Aktuelle Forschungsprojekte

Öffentlichkeit und Privatheit im Web 2.0

(gefördert durch die Deutsche Forschungsgemeinschaft)        

Die Allgegenwart digitaler Vernetzungsmöglichkeiten und die Teilnahme einer immer größeren Anzahl von Personen an Social Network Sites (SNS) ist aus modernen Gesellschaften nicht mehr wegzudenken. Dabei kaprizieren sich die vorherrschenden Debatten über die Auswirkungen dieser Omnipräsenz auf die Verhandlung von Krisendiagno­sen. In Gefahr befindet sich auf der einen Seite eine politische Öffentlichkeit, deren demokratisch und dialogisch ausgerichteten Foren und Institutionen dem Druck der Neuen Medien nicht gewachsen sind. Auf der anderen Seite wird die Erosion einer Privatsphäre beobachtet, deren Immunsystem den technischen, ökonomischen sowie politischen Möglichkeiten der Vernetzungsmedien nichts entgegenzusetzen hat. Unklar bleiben in der Debatte dabei sowohl die begrifflichen Grundlagen – Öffentlichkeit, Privatheit, Medien – als auch eine empirische Erforschung der tatsächlichen medialen Vermittlungen. Hier setzt das Forschungsprojekt an: Am Beispiel der derzeit in der Nutzung zentralen SNSs wie Facebook und parship.de soll untersucht werden, wie sich die praktische Herstellung von Öffentlichkeit und Privatheit unter veränderten medialen Bedingungen transformieren. Dabei wird erstens eine Neuaushandlung der Unterschei­dung von öffentlich und privat anvisiert. Zweitens wird empirisch der Wandel der Kommunikationsfor­men unter veränderten medialen Bedingungen analysiert.

Lehrveranstaltungen

Auswahl an Seminaren zum Thema Medien seit dem Wintersemester 2017/18:

Soziale Erwartungsstrukturen richten sich heute oftmals nach dem Populären aus: Findet ein Thema, eine Person, ein Gegenstand, eine Praxis allseits Beachtung und ist damit populär, so kann es auch als gesellschaftliches Phänomen Relevanz erlangen. Dies gilt dann selbst für jene Phänomene, die einmal als sakrosankt erschienen, weil sie von einer gesellschaftlichen Elite vorgebracht worden sind – die alte Unterscheidung von high and low culture scheint insofern nicht mehr als Distinktionsmittel zu greifen; vielmehr hat sich die high culture von ehedem nun gleichfalls nach dem großen Publikum zu richten. Neue Medien (Social Media) spielen bei der Herstellung des Populären dabei eine zentrale Rolle: Likes, Ratings und Rankings sorgen dafür, die Logik des Populären auf Dauer zu stellen und zu verbreiten. Dabei kann die Produktion des Populären bereits historisch als Medieneffekt gelesen werden: Bestseller-Listen, Hit-Paraden und Modetrends wurden stets auch durch mediale Prozesse vermittelt. Das Seminar greift diese Medieneffekte auf und diskutiert die Bedeutung des Populären für aktuelle gesellschaftliche Diskurse aus mediensoziologischer Sicht. Dabei stellt das Seminar etwa ein neues, an der Univ. Siegen etabliertes Forschungsprogramm zur „Transformation des Populären“ (Döring e al. 2021) vor und diskutiert gleichermaßen Praktiken und Formen des (normativ betrachtet) Unpopulären, wie etwa Hass im Netz (Wagner 2019). Seminar-Teilnehmer:innen sollten sich nicht vor fachfremden Texten scheuen und auch erste Schritte ins Feld wagen wollen.
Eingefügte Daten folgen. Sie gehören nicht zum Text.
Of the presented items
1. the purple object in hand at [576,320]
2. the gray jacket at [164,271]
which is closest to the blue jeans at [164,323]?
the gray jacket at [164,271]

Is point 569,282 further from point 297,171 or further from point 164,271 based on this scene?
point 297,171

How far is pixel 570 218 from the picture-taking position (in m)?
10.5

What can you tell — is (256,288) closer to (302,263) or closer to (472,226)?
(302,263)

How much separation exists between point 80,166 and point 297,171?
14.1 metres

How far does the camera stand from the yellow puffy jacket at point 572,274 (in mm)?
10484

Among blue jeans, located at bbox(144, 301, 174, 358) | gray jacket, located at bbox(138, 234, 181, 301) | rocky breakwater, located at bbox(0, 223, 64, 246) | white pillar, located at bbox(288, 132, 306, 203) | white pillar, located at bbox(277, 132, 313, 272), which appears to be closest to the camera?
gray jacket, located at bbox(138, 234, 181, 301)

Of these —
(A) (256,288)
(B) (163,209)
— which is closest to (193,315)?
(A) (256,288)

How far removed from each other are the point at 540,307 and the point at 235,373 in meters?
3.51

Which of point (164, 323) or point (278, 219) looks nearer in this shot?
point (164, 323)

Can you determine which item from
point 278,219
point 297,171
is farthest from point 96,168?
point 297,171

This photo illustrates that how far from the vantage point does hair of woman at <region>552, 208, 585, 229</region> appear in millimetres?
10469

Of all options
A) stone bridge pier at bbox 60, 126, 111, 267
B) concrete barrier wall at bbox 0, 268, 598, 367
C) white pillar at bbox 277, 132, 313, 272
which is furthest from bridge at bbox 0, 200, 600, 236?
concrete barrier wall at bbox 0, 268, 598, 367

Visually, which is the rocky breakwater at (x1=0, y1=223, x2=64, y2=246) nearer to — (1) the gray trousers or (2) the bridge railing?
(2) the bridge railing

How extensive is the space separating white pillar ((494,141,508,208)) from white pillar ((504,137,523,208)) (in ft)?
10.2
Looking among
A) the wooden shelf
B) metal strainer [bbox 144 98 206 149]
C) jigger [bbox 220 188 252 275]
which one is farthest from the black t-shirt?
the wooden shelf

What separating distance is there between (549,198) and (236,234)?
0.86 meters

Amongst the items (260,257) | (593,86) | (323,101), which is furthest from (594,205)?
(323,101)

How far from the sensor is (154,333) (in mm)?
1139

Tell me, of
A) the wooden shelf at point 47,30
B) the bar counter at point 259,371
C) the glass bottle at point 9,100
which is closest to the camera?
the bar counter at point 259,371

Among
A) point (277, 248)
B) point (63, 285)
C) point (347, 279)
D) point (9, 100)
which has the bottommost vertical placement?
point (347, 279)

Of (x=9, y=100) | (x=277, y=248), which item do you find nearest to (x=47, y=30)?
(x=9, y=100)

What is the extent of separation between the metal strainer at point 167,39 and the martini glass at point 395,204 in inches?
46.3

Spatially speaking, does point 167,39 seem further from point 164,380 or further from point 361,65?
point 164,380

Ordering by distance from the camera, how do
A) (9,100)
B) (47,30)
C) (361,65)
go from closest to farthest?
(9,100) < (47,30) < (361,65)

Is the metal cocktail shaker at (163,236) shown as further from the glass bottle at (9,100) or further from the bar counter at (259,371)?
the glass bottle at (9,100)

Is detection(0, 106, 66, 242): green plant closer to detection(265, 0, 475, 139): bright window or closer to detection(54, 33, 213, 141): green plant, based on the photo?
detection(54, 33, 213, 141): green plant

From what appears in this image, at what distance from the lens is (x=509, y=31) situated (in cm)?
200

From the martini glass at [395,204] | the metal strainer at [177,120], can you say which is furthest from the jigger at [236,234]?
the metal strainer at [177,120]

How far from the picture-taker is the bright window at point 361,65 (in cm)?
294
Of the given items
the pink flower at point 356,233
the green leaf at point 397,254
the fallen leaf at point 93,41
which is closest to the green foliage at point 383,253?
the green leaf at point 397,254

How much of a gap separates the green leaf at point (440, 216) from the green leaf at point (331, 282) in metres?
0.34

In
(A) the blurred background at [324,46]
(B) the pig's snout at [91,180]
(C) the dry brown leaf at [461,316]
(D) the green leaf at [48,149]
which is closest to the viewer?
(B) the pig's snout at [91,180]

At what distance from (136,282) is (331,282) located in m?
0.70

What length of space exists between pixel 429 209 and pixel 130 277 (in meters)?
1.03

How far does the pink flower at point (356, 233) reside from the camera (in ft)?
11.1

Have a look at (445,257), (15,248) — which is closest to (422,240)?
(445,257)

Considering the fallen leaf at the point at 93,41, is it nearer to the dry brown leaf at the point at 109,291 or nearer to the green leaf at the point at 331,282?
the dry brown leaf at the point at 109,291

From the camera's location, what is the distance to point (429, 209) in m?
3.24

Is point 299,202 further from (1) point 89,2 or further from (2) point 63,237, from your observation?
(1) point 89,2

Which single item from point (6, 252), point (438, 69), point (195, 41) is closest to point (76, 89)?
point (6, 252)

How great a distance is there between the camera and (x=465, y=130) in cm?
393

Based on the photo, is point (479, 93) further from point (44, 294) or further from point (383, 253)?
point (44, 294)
Prüfungsleistung: Erwartet wird von allen Prüfungsteilnehmer:innen die Übernahme einer Moderation. Die benotete Prüfungsleistung sieht das Abfassen einer Hausarbeit vor (10-15 Seiten); die unbenotete Prüfungsleistung einen Essay (3-5 Seiten).
 

Einführende Literatur:

Döring, Jörg/Werber, Niels et al. (2021): "Was bei vielen Beachtung findet: Zu den Transformationen des Populären". In: Kulturwissenschaftliche Zeitschrift 2, 6. Jg., S. 1–24.

Aktuell lässt sich eine Entwicklung feststellen, die sowohl sozialwissenschaftliche als auch alltagsweltliche Humankategorisierungen (Hirschauer 2014) in kulturelle Differenzen übersetzt bzw. nahezu vollständig in diesen aufgehen lässt. Soziologen beobachten (und betreiben) aktuell eine gesellschaftliche Diskursverschiebung hinsichtlich der vorherrschenden Fassung von sozialen Unterschieden. Was etwa im Zuge des Framings der sogenannten Flüchtlingskrise, der Erklärungen des aufkommenden Populismus oder der #me-too-Debatten sichtbar wurde, ist die zunehmende Plausibilität, mit der auf Kultur (etwa im Gegensatz zu ökonomischen Kategorien) verwiesen wird, wenn es um die alltagsweltliche aber durchaus auch wissenschaftliche Bezeichnung von sozialen Unterschieden geht. Gerade auch ehemals als „natürlich“ interpretierte Unterschiede werden nun tendenziell als kulturelle Unterschiede verstanden. Das Seminar stellt sich anhand unterschiedlicher öffentlicher Debatten die Frage, welchen Unterschied (!) die Praxis des Bezeichnens von Unterschieden ausmacht.

Literatur: Hirschauer, Stefan (2014): Un/doing Differences. Die Kontingenz sozialer Zugehörigkeiten. Zeitschrift für Soziologie 2014: 170-19.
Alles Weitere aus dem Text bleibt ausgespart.